I just read the METR research study and I’m experiencing serious cognitive dissonance.
Here’s the headline that stopped me cold: Experienced developers using AI coding tools were 19% slower at completing tasks. But here’s the kicker—those same developers believed they were 20% faster.
That’s a 39-point perception gap between what we think is happening and what’s actually happening.
My Own Experience
I’ll be honest: I feel more productive with AI tools. That dopamine hit when Copilot autocompletes exactly what I was thinking? The satisfaction of having a back-and-forth with Claude to solve a gnarly bug? It feels like I’m crushing it.

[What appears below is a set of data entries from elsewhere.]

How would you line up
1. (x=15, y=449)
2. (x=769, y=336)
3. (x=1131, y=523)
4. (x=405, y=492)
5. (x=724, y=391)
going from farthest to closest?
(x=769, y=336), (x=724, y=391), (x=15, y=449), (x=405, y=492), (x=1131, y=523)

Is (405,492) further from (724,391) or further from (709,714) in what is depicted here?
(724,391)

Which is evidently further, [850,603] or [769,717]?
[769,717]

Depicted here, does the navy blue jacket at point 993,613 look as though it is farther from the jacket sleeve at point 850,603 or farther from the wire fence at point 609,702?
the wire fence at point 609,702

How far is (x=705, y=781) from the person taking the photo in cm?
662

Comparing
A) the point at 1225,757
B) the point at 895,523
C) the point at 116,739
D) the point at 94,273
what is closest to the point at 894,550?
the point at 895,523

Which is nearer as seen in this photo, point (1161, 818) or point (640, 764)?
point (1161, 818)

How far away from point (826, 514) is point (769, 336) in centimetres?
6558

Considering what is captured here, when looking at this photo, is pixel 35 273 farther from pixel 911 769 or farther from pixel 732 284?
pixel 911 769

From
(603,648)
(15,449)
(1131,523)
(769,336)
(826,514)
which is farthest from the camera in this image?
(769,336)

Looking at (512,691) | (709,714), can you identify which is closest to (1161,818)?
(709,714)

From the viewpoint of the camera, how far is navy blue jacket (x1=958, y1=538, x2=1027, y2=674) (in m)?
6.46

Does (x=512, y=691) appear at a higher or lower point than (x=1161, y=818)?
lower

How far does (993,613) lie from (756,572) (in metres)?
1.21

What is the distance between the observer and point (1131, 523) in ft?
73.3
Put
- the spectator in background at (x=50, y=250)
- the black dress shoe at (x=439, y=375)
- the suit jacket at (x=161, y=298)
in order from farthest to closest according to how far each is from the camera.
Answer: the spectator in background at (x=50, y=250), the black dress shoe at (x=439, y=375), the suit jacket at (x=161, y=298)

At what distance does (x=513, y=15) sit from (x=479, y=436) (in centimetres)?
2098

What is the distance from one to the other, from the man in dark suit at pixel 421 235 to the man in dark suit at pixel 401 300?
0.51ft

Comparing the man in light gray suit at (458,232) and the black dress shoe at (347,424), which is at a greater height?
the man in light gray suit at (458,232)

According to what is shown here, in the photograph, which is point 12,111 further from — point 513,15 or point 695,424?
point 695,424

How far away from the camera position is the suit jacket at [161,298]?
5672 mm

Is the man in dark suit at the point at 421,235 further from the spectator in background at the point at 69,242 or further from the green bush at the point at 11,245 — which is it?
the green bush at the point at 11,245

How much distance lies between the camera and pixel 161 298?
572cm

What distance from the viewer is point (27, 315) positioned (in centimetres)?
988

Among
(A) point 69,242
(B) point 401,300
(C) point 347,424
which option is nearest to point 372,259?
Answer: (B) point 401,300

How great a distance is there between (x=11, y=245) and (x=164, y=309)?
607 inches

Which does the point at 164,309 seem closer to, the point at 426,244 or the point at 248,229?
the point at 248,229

But the METR data suggests I might be deluding myself. And I’m not alone—the study participants predicted a 24% speedup before using AI, and even after experiencing the actual slowdown, they still estimated a 20% improvement.
Why the Disconnect?
The METR researchers have a theory that resonates uncomfortably:
“Developers overestimate speed-up because it’s so much fun to use AI. We sit and work on these long bugs, and then eventually AI will solve the bug. But we don’t focus on all the time we actually spent—we just focus on how it was more enjoyable.”
The enjoyment is masking the reality. We’re measuring how good it feels instead of how fast we actually shipped.
The Measurement Problem
This raises bigger questions for me:
-
Are we measuring the wrong things? Individual velocity (PRs merged, lines written) vs team outcomes (features shipped, customer value)?
-
Does the enjoyment premium matter? If devs are happier and more engaged (better retention, less burnout), does that offset the slowdown?
-
Is this an AI problem or an org problem? Maybe the 19% individual slowdown reveals 19% of waste in our existing processes that AI makes visible?
-
What about 2026 tools? METR’s newer data shows only -4% slowdown (vs -19% in early 2025). Are we just early in the adoption curve?
The Context That Matters
To be fair, the study focused on experienced developers working on complex open-source issues. That’s different from:
- Junior devs learning (where AI might genuinely accelerate)
- Routine CRUD work (where autocomplete probably helps)
- Exploratory prototyping (where conversation might unlock ideas)
But it’s similar to the complex, ambiguous work most of us do day-to-day.
What I’m Struggling With
If I can’t trust my own perception of productivity, what can I trust?
Do I ignore the data and keep using tools that feel good? Do I time-track everything to objective-truth my way out of delusion? Do I focus on team-level outcomes and stop worrying about individual velocity?
How does your team actually measure AI productivity impact? And more importantly—do you trust those measurements?
Asking because I genuinely don’t know if we’re all collectively fooling ourselves or if we’re just measuring the wrong things.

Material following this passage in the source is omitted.